Last post Dec 22, 2016 01:05 PM by PatriceSc
Dec 21, 2016 12:44 PM|StephenH|LINK
Here is my web service ......
public HttpResponseMessage GetTodaysTimecard(DeviceInfo deviceInfo)
DeviceInfo is a class so I can add and remove properties and not worry about parsing on the URL or any of that...this works fine but I am not sure what problems it may create now or in the future...can you guys elaborate on why this may not be a good idea?
I would like to use an authorize attribute but as I understand it when the authorize is called before the parameters have been bound so I cannot access the JSON payload in the authorize request method?????
Am I understanding this correctly?
Do I have options ?
Dec 22, 2016 07:23 AM|Chris Zhao|LINK
Web API provides a built-in authorization filter, AuthorizeAttribute. This filter checks whether the user is authenticated. If not, it returns HTTP status code 401 (Unauthorized), without invoking the action.
Dec 22, 2016 08:43 AM|PatriceSc|LINK
Or explain your scenario. On one side it seems you want to restrict your web service call to authorized user but you still want to get the incoming data if the user is not authorized ??? What's the point of reading those data if the user is not authorized
Dec 22, 2016 10:31 AM|StephenH|LINK
Hey Chris, I have looked into that but it seems that I cannot use the JSON payload in the body as part of the AuthorizationAttribute filtering logic right?
Dec 22, 2016 10:35 AM|StephenH|LINK
I want to use data in the JSON body payload as the authorization.....
I am communicating over HTTPS and I can send in a token or a hash in the body with data and not have to have all kinds of excessive or extraneous authorization schemes.
You could simply include something like the IMEI of the device (mobile or IOT) and check it against your authorized device list in the database and be done.
Dec 22, 2016 11:58 AM|PatriceSc|LINK
Rather than doing this check in the controller, you would rather create your own custom authorization attribute: see for example http://www.infoworld.com/article/2988903/application-architecture/how-to-secure-web-api-using-authorization-filters.html
I would perhaps post this as a http header (to avoid having to include a partiuclar value in possibly unrelated json payloads). This is for mobile client I guess...
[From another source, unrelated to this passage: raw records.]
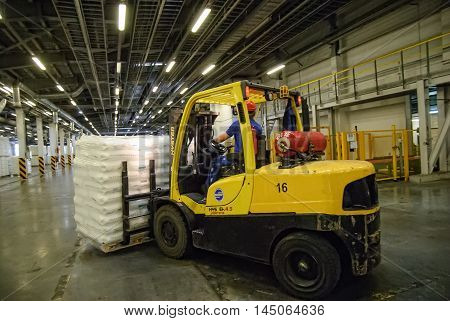 Tobolsk, Russia - July 15. 2016: Sibur company. Central control panel of Tobolsk Polymer plant. Driver on forklift truck loads pallets with finished goods from packaging machine to warehouse
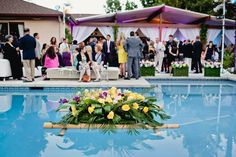 A huge arrangement of palm leaves and flowers floats in the pool on a bamboo boat | Luna Gardens Events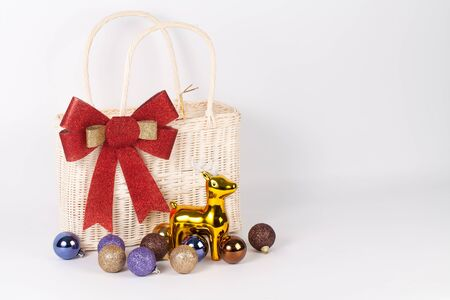 Santa bag with reindeer and colorful ball isolated on white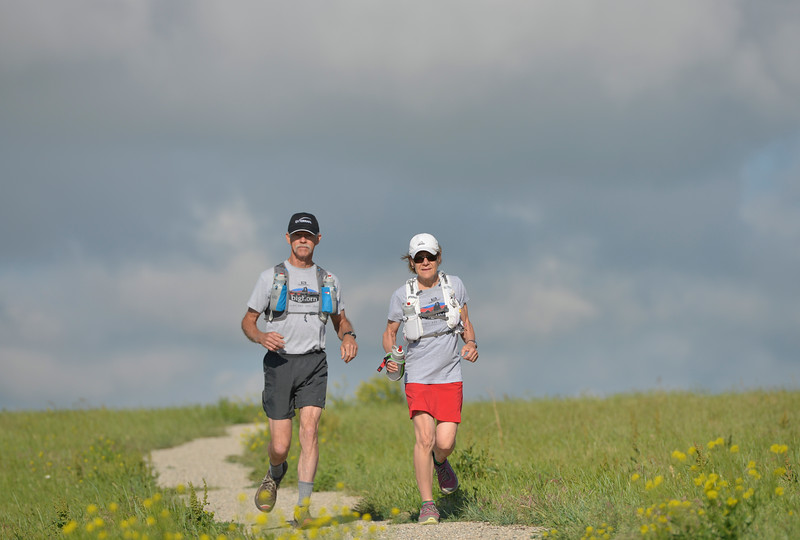 Justin Sheely | The Sheridan Press<br /> Paul and Mary McDoell, of Ranchester, jog down soldier ridge trail in Sheridan. Mary will be going on her first 100-mile run during the Big Horn Mountain trail run this weekend at age 61 with her husband, Paul McDoell, 64, who is running his second 100-mile trail run.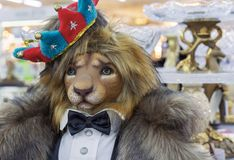 The figure of a lion is dressed in a fur coat, a tail coat with a butterfly and a crown on his head stock photo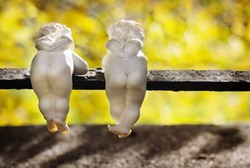 Funny white ceramic angels with small wings are back view in autumn park.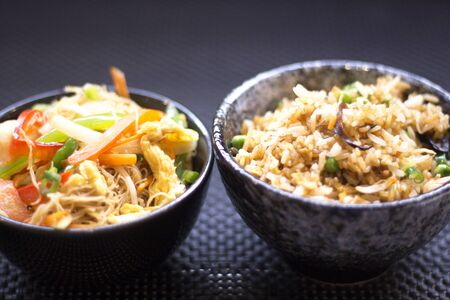 chinese meal: Japanese restaurant egg fried rice vegetables food dish photo. Stock Photo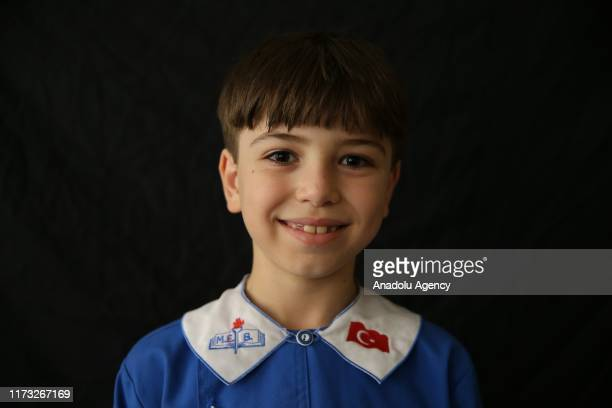 Omar Zuhal, a nine year-old Syrian boy from Hama, poses for a photo with a school uniform in Reyhanli district of Turkey's southern Hatay province on...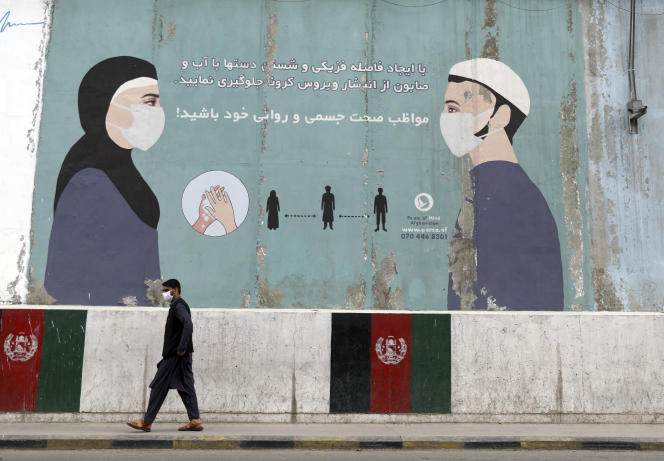 A drawing on the wall of the Afghan Ministry of Public Health in Kabul encourages the use of masks and barrier gestures to prevent the spread of Covid-19 on May 29, 2021.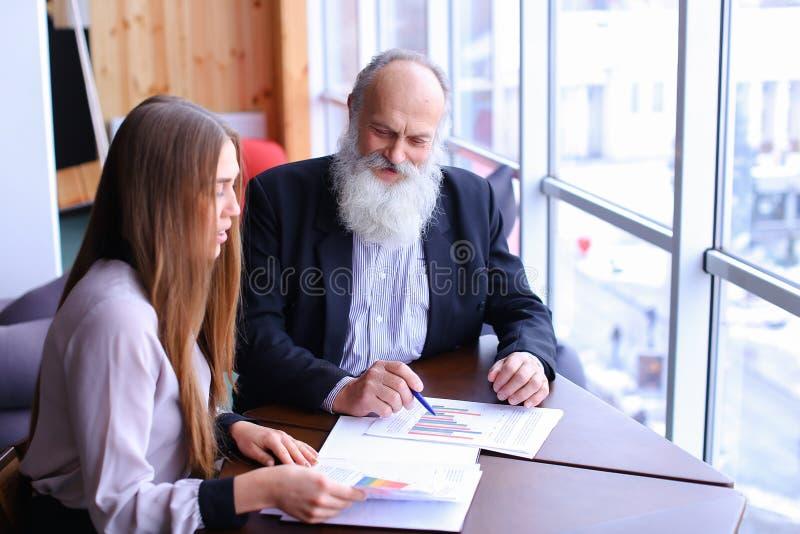 Starsza osoba szefa mężczyzna znaków dokument z młodym asystentem z papierami zdjęcie stock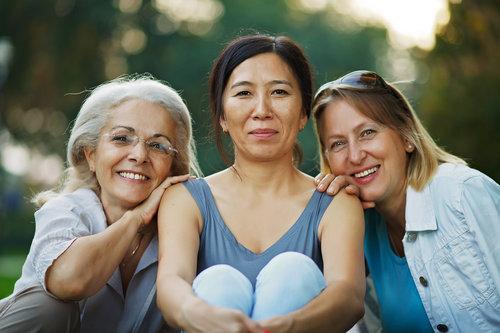 Three smiling mid-life Maga woman.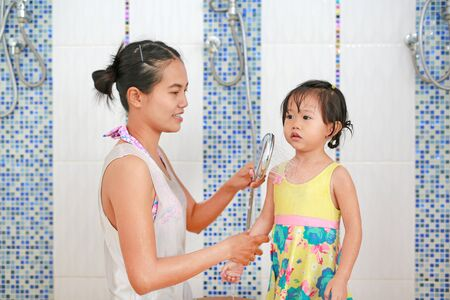 Mother pours water from shower for child to warm up body before swim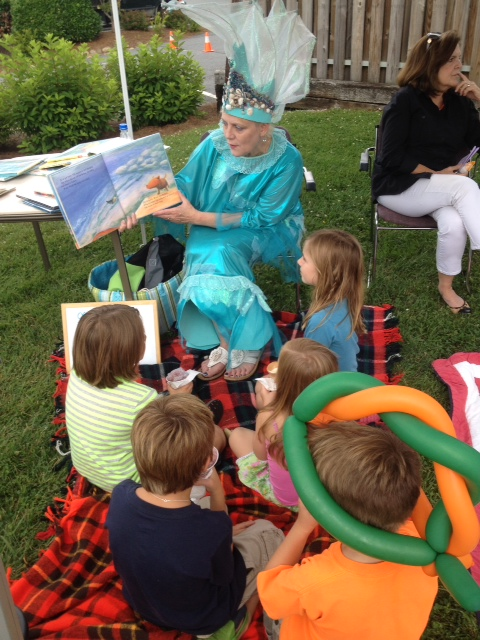 Heather Rhyne dressed as fish, storytelling at the Albert Carlton Library festivities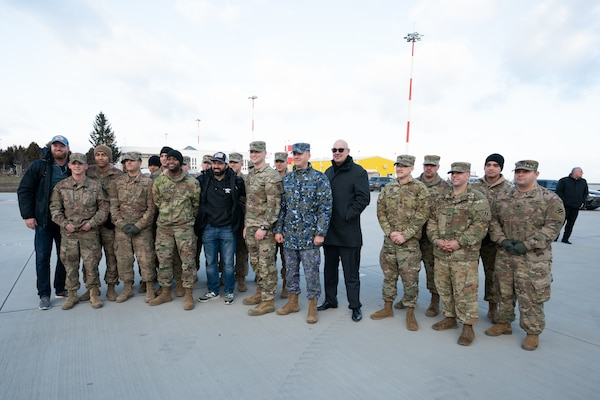 "Service members at Mihail Kognalniceanu Air Base, Romania, greet USO Talent as they arrive as part of the Chairman's USO New Year's Tour 2020, Jan. 6, 2020. Vice Chairman of the Joint Chiefs of Staff Gen. John E. Hyten and Senior Enlisted Advisor to the Chairman Ramon ""CZ"" Colon-Lopez host the Chairman's USO Tour on behalf of Chairman of the Joint Chiefs of Staff Gen. Mark A. Milley to bring Washington Nationals Aaron Barrett and Adam Eaton, comedians Scott Armstrong and Matt Walsh, actor Brad Morris, country music band LoCash, MMA Fighters Illima-Lei Macfarlane and Felice Herrig; and DJ J Dayz to show service members in the U.S. European area of responsibility that America remembers them and values their service."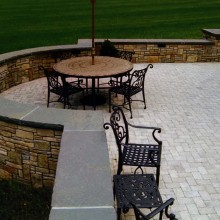 "This sitting wall and terrace were designed and constructed for a client in Redding, CT. The fieldstone sitting wall was built in a Asher-Bond pattern. The 2"" thick bluestone coping with rock-face that tops the sitting wall gives the area a sophisticated and finished look. Light grey pavers were utilized as the patio surface."
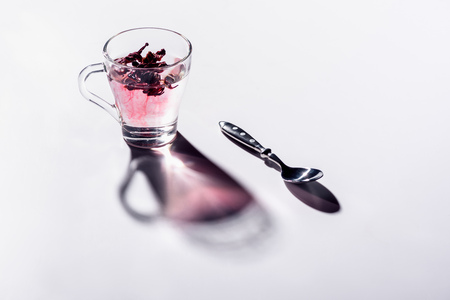 glass cup of hibiscus tea with spoon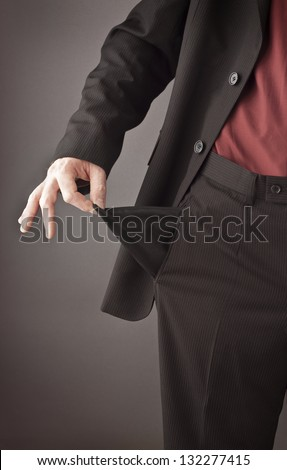 Poor businessman turning his empty pocket inside out to show his broke and out of money. Recession or financial crisis concept. - stock photo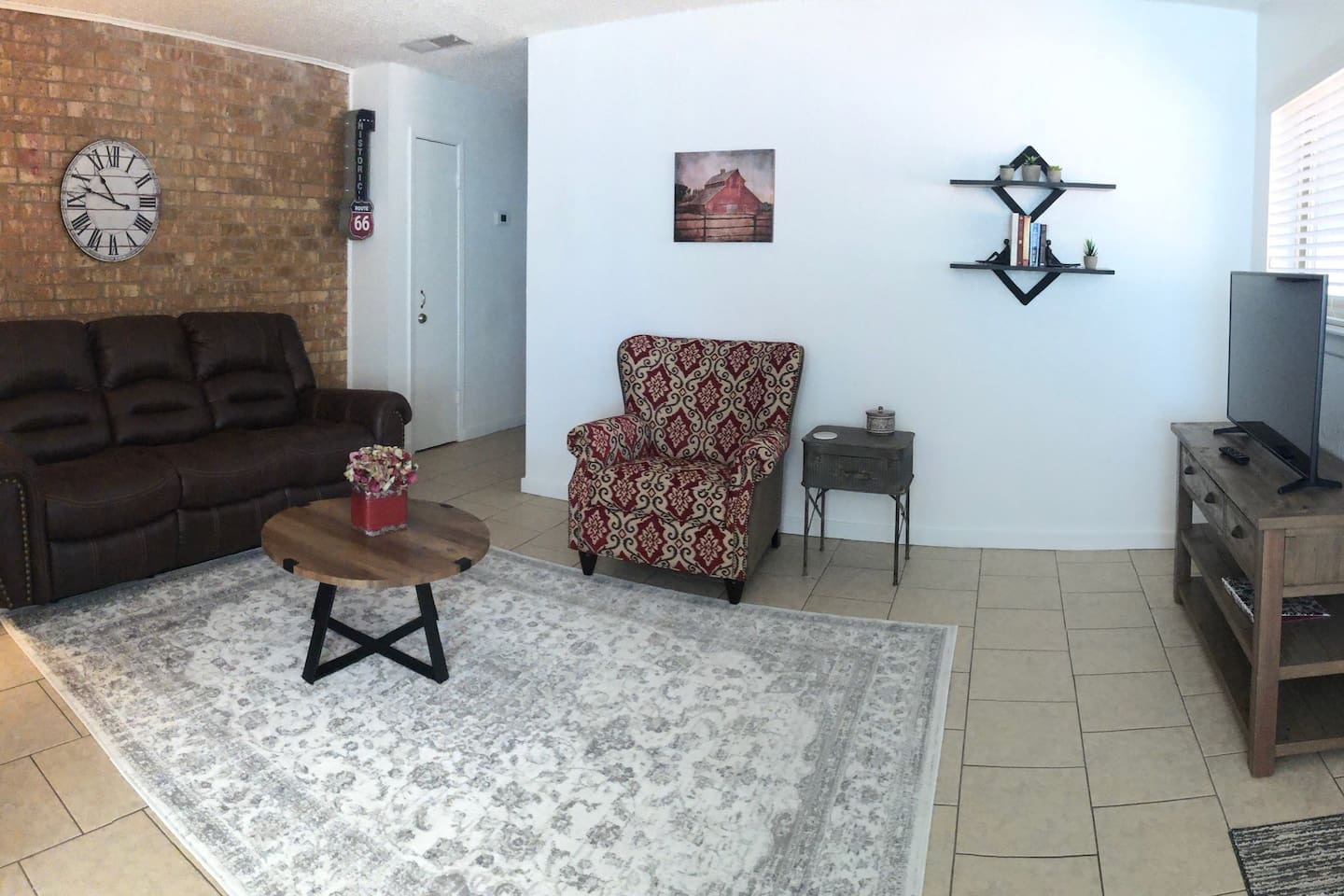 Living room with reclining leather sofa, comfortable chair and a color TV.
Edit: note though that it means you switched from user authentication to device "authentication". Make sure it's does bring a benefit without introducing some unwanted behavior.
Dec 22, 2016 12:10 PM|StephenH|LINK
First, thanks for the response....
I use it for mobile and other things .. IMEI can be a serial number of any kind...or a hash .. or a GUID....
The part that contains the serial number or IMEI or whatever is already part of every JSON payload I receive.
I have read that article ......
In the article the are sending in parameters like this: [Authorize(Users="Joydip,Jini")] //Restrict access by user
In my opinion it's unrealistic to pass something like this into a web service .. you end up with endless configuration possibilities and membership collisions and maintenance.....if I have the serial number of a device or a key then all I do is update
the database and we are good.....
I will look at adding the information to the header but that just seems to be even more work than simply including the identifier for every payload in the payload itself....
We are sending the user in the JSON payload as well for validation so we validate the user and device are BOTH authorized to talk to us....
It's 2016 (just about 2017) and I fully expected that things like this would be much simpler to implement......
Dec 22, 2016 12:40 PM|PatriceSc|LINK
Ok I badly choosed this one ;-) The point is that you can create custom authorization attributes and you have full control on what they are doing.
I've done some more research and if I had to implement this I would likely start with https://www.asp.net/web-api/overview/security/authentication-filters
Generally speaking you don't have to do things such as adding authorization code directly in your controller code. .NET Framework have extensibility points already used by bult-in mechanism and you can take advantage of them as well.
So in this particular case you would end up in writing your own authentication attribute to then just apply it wherever you want (or maybe globally).
Dec 22, 2016 12:47 PM|StephenH|LINK
Again.. my original post asks this ....
I cannot seem to find anything that uses the JSON payload in my body of the request in the authorization code.... it appears that you do do not have access to the body payload in the authentication filter .......
Dec 22, 2016 01:05 PM|PatriceSc|LINK
If you tried which error do you have? To me it seems it should be possible through the
HttpAuthenticationContext that exposes the Request and its content. You would then have to deserialize the expected json payload to check for that value (similar to what i used using HttpClient, hopefully you'll just include the needed values and
all the other stuff that might be included in the payload would be ignored as well).
This is why I would rather use a http header. It seems easier to test and it allows to better separate the authentication information from other actual json stuff you may need.
I would likely need to test my own code to go beyond that (but can't right now).